KME and WAL lead portfolio in poor day on market

I bought KME today.

While this has been a selection of mine for a while (bought in at 81c) I think now is a good time to top up the account. The PE is currently sitting at 16 which is high for stocks that I purchase. But the federal budget incentive plus the long term uptrend say this is a raging buy.

I bought in today at $1.395.

Another share which I am still raving about is WAL. I initally bought in at 22c and bought more at 20c and then 17c. It has returned to 20c and I am showing a small profit. When this company decides to do something with the cash it could be a big mover.

Good luck.


onionfutures said...

Isn't adding to losers a huge investor no no?

Paul Smith said...


For most people yes adding to losers is a huge mistake. But you have to look at why it is a huge mistake for most people. Firstly most people are either buying on a hot tip, financial planners advice, or based on technical analysis.

When basing your decisions on fundamental analysis you are not trying to pick the bottom price and then hoping it turns around.
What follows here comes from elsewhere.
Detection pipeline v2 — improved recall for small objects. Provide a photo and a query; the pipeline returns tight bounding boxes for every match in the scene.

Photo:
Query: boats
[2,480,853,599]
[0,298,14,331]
You are buying a solid company for sound business reasons. If your reason for buying the share at 22c is still the same and it drops to 17c then you should buy some more.

But if for example you use technical analysis you have no idea of the underlying value of the company. Buying a good solid company cheap is good but buying a good solid company even cheaper is outstanding.

If you read Warren Buffetts work (best investor ever) you will find he advocates the same thing I have just said.

Good Luck.

onionfutures said...

Yes, but Warren Buffets investing style probably didn't include very many small caps.

I've always believed its about spreading risk. Occasionally, you get it wrong, and miss an important key point in what you're investing in.

Hedging your risk also involves hedging your ideas, and not putting more into one. Although there's no doubt you're probably right, its still adding risk to something that has yet to prove the idea is true.

Its an interesting discussion though.

StockDoc said...

Warren Buffett is on the record as saying he could do 50% returns p.a. if he was investing small (probably <$50m) amounts of money. I reckon this would involve focusing on small caps. Buffett also said, in a talk to MBA graduates available on Youtube, that he'd only hold six stocks and have 50% of his portfolio in his best idea. His rational was that he didn't know many people who got rich on their 7th best idea. So, to Colin, I'd say 1) of course Warren Buffett's ideas apply to small caps and 2) if you know what you are doing you should concentrate your portfolio to maximise returns.